(Part of a data file)
##########
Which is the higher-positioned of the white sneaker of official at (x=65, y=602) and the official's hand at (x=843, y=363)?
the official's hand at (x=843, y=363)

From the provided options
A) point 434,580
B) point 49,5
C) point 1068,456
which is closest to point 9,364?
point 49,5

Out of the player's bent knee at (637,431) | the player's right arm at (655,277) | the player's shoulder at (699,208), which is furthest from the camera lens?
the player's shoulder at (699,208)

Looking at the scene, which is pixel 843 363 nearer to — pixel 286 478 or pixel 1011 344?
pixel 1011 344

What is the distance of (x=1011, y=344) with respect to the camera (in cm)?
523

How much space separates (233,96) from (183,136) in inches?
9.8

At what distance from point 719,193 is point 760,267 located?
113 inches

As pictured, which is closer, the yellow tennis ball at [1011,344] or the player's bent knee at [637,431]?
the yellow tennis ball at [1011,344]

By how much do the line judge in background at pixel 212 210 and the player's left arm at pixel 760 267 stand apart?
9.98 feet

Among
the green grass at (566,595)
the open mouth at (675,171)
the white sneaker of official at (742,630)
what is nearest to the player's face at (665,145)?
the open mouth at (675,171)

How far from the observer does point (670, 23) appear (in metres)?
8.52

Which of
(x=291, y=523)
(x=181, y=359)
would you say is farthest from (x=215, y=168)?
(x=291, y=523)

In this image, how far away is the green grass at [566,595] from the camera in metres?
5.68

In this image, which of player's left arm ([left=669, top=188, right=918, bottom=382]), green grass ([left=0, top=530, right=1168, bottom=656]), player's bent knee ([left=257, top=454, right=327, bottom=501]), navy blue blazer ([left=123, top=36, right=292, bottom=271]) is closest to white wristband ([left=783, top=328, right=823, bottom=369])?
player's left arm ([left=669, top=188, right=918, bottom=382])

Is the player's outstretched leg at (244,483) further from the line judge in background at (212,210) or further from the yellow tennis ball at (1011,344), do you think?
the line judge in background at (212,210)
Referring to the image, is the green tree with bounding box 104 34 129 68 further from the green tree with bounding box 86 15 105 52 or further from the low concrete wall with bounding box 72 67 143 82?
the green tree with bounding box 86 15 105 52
##########
(Requirements) Edit the lines from the one containing "Is the player's" through the end of the listing, inclusive, swapping "outstretched" for "extended" and leaving everything else unchanged.

(Result of this task)
Is the player's extended leg at (244,483) further from the line judge in background at (212,210) or further from the yellow tennis ball at (1011,344), do you think?
the line judge in background at (212,210)
Referring to the image, is the green tree with bounding box 104 34 129 68 further from the green tree with bounding box 86 15 105 52 or further from the low concrete wall with bounding box 72 67 143 82?
the green tree with bounding box 86 15 105 52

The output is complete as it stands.